This morning I saw ajummas cleaning cabbage in preparation for the quarterly kimchi making. It was really cold outside, and their rubber-gloved hands rinsing off cabbage heads must have been freezing. A pile of cabbage equivalent to a chord of wood lay stacked up against the house, waiting to be cleaned.
Supposedly the torrential rains this summer washed out much of Korea’s cabbage patches. Heads were going for about $10 U.S. a piece (from about $1.50) and the government decided to lower tariffs on Chinese produce in an effort to lower the prices. So I guess if you really want to hurt Korea, take away their cabbage. There was something about cabbage not being available until the end of November, but something must have broken, as evidenced by the ajummas having cabbage to process this morning.
I still have over 3 months left to my contract here, but five weeks of that is my vacation, a week is some sort of teacher prep for the following year, and the rest of that is basically a waste of everyone’s time. This week the 3rd graders are doing nothing but studying/cramming for the National University Entrance Exam, so I’ve got no classes with seniors all week and everyone has afternoon of the entrance exam off, and the following day is our school’s festival. And the following week my students will be taking their oral English examinations, so this week is mostly review. After that is a week of review in preparation for their Final exams, where I will be warming my seat, and the following week is the exams, where I will be warming my seat. I guess that’s a good time to work on TRACK stuff. After that school is pointless, because the finals are finished and there’s less than a month left until school closes for the winter. (Their long break is in the winter instead of the summer) Last year they would cry and moan if you tried to teach them anything, and they’d beg for movies and candy. Totally annoying, seeing young adults whine and beg like first graders. Anyway, I can’t believe it, but my 2nd year teaching in Korea is almost finished. Really. This is a decent gig, once you get used to it. I just wish there were resources for me nearby or that I had money, or better yet both.

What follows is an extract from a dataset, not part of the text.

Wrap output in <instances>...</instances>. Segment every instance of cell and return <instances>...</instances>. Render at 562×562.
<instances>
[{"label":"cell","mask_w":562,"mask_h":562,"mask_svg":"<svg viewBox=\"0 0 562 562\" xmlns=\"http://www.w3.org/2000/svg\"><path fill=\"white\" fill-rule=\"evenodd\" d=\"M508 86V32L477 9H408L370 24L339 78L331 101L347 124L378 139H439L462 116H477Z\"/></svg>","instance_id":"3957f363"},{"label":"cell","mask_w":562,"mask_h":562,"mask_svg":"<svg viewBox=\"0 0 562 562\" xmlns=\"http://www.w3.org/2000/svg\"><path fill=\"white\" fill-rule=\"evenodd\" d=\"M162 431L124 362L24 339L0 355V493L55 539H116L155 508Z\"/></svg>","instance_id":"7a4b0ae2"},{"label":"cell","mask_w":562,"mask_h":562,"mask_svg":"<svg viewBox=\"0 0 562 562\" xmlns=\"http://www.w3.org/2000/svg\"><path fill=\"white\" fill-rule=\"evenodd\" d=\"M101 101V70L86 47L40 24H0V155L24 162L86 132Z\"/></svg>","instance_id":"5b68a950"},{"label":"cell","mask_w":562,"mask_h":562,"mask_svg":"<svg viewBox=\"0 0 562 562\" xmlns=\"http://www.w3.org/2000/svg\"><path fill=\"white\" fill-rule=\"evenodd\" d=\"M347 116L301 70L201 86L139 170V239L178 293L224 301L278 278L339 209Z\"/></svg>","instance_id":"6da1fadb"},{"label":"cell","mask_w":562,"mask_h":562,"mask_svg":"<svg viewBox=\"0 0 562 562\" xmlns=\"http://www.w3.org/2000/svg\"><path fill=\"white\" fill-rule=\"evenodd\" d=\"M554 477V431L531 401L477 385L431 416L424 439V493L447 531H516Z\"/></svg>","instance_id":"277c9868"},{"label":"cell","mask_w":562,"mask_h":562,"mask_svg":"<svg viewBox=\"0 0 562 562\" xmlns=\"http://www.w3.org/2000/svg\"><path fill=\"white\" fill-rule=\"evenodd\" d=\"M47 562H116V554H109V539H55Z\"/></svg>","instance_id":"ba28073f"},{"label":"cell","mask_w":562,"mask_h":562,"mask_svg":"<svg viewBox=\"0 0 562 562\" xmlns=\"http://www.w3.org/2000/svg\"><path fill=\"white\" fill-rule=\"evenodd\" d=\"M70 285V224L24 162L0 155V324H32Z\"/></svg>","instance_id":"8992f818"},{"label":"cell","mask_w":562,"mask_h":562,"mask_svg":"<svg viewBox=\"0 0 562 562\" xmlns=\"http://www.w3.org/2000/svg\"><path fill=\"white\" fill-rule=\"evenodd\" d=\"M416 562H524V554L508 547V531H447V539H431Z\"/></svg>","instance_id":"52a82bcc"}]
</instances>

Today I signed up for a meetup for people over 35. This kind of distinction is really important in Korea – I’da laughed if I’d seen something like that in Seattle. I’d previously joined a meetup group that never organized anything. So today I took it upon myself to organize something. God damn it. This is why I can never join anything – because I have to be the one to organize it. I can see history repeating itself. If this comes to fruition, then I must hand the baton to someone straight away. All the other interesting events, classes, etc. happen during the week and are in Seoul, so I can’t participate. :( They are also very pricey.
As much as this sucks, I’m just happy I have a job, after that last fiasco. In one month I may or may not be able to fly home on vacation. I’m hoping my trip home will soothe me. I’m hoping it won’t make coming back harder. It will be kind of like the college kid who comes home and their bedroom has been redecorated. Had to let the cabin in the woods go. Had to let all my belongings go. Both my children have moved since I left, I’ve never seen where they live, and they live in towns I’ve never lived in. Other people my age get more stable each year, and I get more unstable each year. If I were a man I’d take my end of year severance pay and Kerouack it across America. Before it disappears. Funny, that was the same dream I had when I was 16. Little Korean girl. Run away orphan. Hitch-hiking across America.